Horizontal pleiotropy: the genetic instrument influences exposure and outcome via two independent biological pathways (Figure 1D)

We propose a framework combining methods developed within and outside the MR community to explore robustness of MR findings to spurious pleiotropy when only one or a few genetic instruments are available for a particular exposure.

Briefly, the framework aims to assess the plausibility that any of the above-mentioned spurious pleiotropic mechanisms introduce bias in MR findings as follows:

Confounding by linkage disequilibrium (Figure 1B) can be tested using genetic colocalisation analysis.
Reverse causation (Figure 1C) can be investigated using MR methods to test whether the outcome is likely to affect the exposure (hereafter reverse MR). Evidence of bidirectional effects could indicate a genuine bidirectional relation or, alternatively, wrong inferences on the causal direction of the relation between exposure and outcome, as detailed in Analysis methods (item 3.2).
Horizontal pleiotropy (Figure 1D) can be explored by using genomic annotation tools and integrating high-dimensional omics data to improve knowledge on biological mechanisms linking genetic variants, exposure, and outcome.

As a motivating example, we have used this framework to assess the causal role of circulating docosahexaenoic acid (DHA) on coronary artery disease (CAD) risk. For several decades, this long chain omega-3 fatty acid has been considered a protective factor against CAD risk. However, recent systematic reviews of observational studies and randomised controlled trials (RCTs) have cast doubt on long-held beliefs concerning the cardioprotective effects of DHA (Abdelhamid et al., 2018).

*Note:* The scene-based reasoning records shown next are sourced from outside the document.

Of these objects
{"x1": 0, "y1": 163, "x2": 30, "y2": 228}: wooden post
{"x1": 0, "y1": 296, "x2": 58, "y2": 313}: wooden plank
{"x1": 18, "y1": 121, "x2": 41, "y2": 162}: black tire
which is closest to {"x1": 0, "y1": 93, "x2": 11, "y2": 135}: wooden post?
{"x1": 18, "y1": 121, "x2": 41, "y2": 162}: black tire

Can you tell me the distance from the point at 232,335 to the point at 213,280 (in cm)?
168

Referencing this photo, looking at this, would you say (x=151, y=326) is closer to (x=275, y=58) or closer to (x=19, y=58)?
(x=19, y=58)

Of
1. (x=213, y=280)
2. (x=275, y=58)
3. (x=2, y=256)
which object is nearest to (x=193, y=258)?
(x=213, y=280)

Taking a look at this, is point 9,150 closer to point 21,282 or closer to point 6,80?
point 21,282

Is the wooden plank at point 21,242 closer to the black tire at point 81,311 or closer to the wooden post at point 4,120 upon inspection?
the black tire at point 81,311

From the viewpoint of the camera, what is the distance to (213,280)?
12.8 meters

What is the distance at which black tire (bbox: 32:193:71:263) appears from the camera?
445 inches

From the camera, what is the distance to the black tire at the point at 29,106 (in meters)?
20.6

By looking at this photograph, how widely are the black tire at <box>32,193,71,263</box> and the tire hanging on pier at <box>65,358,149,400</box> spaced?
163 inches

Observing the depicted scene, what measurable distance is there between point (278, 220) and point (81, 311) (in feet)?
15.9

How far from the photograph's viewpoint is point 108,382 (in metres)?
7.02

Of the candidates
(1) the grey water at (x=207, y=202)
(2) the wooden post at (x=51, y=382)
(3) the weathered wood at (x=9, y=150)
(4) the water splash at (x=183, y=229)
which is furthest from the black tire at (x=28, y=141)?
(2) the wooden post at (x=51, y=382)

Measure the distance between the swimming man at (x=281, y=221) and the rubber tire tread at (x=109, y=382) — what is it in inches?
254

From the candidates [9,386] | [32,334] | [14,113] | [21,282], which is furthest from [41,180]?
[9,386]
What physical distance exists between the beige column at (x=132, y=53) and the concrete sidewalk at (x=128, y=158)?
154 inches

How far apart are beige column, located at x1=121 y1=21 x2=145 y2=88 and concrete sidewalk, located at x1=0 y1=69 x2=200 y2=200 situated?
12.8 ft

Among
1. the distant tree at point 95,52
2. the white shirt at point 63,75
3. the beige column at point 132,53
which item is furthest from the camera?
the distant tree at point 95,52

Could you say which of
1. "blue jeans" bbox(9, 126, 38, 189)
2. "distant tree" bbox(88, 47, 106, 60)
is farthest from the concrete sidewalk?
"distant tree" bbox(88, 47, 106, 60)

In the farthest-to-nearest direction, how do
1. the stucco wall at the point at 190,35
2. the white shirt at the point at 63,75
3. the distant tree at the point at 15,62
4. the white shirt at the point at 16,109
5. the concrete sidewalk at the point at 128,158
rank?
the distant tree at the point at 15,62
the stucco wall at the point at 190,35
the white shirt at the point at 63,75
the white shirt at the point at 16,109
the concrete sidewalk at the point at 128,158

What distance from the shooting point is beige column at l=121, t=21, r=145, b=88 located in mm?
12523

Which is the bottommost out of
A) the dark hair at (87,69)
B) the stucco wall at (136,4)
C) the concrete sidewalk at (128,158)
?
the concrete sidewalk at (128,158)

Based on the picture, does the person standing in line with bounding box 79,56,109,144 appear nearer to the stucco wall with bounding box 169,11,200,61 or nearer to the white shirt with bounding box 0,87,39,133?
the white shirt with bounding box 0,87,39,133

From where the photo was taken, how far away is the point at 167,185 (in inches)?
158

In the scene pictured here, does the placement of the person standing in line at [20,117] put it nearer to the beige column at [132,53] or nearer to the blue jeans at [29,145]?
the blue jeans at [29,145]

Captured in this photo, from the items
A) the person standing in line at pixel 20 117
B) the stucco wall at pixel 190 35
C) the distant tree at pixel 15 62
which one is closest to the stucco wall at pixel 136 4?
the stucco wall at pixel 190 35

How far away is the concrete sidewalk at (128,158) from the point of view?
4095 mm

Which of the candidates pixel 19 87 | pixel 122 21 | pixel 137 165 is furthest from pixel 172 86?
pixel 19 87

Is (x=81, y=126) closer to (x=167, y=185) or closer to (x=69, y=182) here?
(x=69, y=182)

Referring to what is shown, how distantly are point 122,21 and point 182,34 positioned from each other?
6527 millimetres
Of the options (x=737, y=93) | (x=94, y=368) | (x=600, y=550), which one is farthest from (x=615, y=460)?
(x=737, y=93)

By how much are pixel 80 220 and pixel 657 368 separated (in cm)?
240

Figure 1. Diagrams representing the putative causal relations between genetic instrument, exposure (DHA) and outcome (CAD risk)

Data:

Summary data for the association of genetic instrument with circulating DHA from Kettunen et al. (2016) was extracted from MR-Base (Hemani et al., 2018)

##     author consortium  id sample_size     nsnp     pmid population
## 1 Kettunen       <NA> 852       13499 11415610 27005778   European
##                 sex                      trait unit
## 1 Males and females 22:6, docosahexaenoic acid   SD

Summary data for the association of genetic instrument with CAD risk from Nikpay et al.(2015) was extracted from MR-Base (Hemani et al., 2018)

##   author        consortium id ncase ncontrol    nsnp     pmid population
## 1 Nikpay CARDIoGRAMplusC4D  7 60801   123504 9455779 26343387      Mixed
##                 sex                  trait     unit
## 1 Males and females Coronary heart disease log odds

Analysis methods:

Mendelian randomization analyses were performed with R software version 3.5.1 (R Foundation for Statistical Computing).

1. Selection of genetic instruments for DHA

Genetic variants were selected if strongly associated with circulating DHA ($P < 5*10^{-8}$) and if not in linkage disequilibrium ($R^{2} < 0.001$).

2. Main analysis

Mendelian randomization estimates were calculated using Wald ratios for each genetic variant and the inverse-variance weighted (IVW) method for the combined set of genetic instruments.

3. Sensitivity analyses

We conducted a series of sensitivity analyses to explore whether results from the main analyses could be biased by the spurious pleiotropic mechanisms shown in Figures 1B-D.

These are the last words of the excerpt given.